== Provided passage ==

= Richard Deming =

American poet and art critic

Richard Deming is the Director of Creative Writing and a Senior Lecturer in English at Yale University, where he has taught since 2002.

An American poet, theorist, and art critic, he is the author of five books: three books of criticism – Listening on All Sides: Toward an Emersonian Ethics of Reading (Stanford University Press, 2008), Art of the Ordinary: The Everyday Domain of Art, Film, Philosophy, and Poetry (Cornell University Press, 2018), and Orson Welles's Touch of Evil (British Film Institute/Bloomsbury, forthcoming) – as well as two collections of poems, Let's Not Call it Consequence (Shearsman Books, 2008) and Day for Night (Shearsman, 2016).

He has also published essays in the collections Looking at Robert Gardner: Essays on His Films and Career (eds. William Rothman and Charles Warren, SUNY Press, 2016), A Power to Translate the World: New Essays on Emerson and International Culture (ed. Ricardo Miguel Alfonso, University Press of New England, 2015), Philosophy and the Films of Charlie Kaufman (ed. David LaRocca, University of Kentucky Press, 2011), Frank O'Hara Now: New Essays on the New York Poet (eds. Robert Hampton and Will Montgomery, Liverpool University Press, 2010), Ronald Johnson: Life and Works (eds. Eric Selinger and Joel Bettridge, Orono: National Poetry Foundation Press, 2008), and I Have Imagined a Center // Wilder than This Region: Essays on Susan Howe (Ed. Sarah Campbell, Cuneiform Press, 2007).

===

__Goal__.
Transcribe the Richard Deming profile from "He has also" to "Cuneiform Press, 2007).".

== Raw data ==

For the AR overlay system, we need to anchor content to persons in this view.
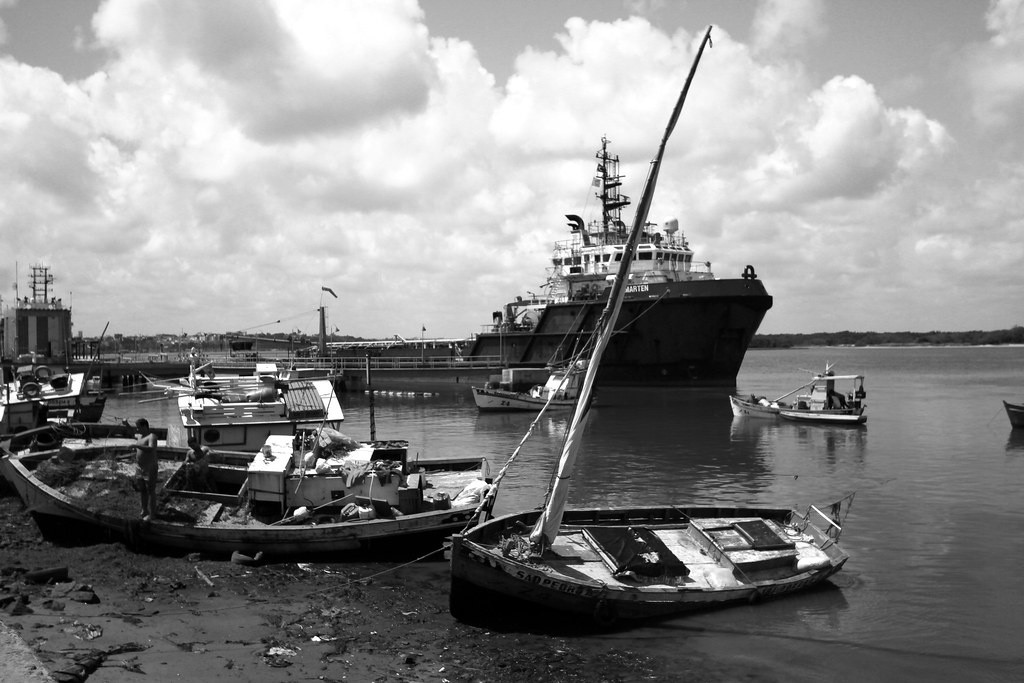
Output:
[749,393,766,404]
[122,417,159,521]
[185,437,210,463]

===

__Exercise output__.
He has also published essays in the collections Looking at Robert Gardner: Essays on His Films and Career (eds. William Rothman and Charles Warren, SUNY Press, 2016), A Power to Translate the World: New Essays on Emerson and International Culture (ed. Ricardo Miguel Alfonso, University Press of New England, 2015), Philosophy and the Films of Charlie Kaufman (ed. David LaRocca, University of Kentucky Press, 2011), Frank O'Hara Now: New Essays on the New York Poet (eds. Robert Hampton and Will Montgomery, Liverpool University Press, 2010), Ronald Johnson: Life and Works (eds. Eric Selinger and Joel Bettridge, Orono: National Poetry Foundation Press, 2008), and I Have Imagined a Center // Wilder than This Region: Essays on Susan Howe (Ed. Sarah Campbell, Cuneiform Press, 2007).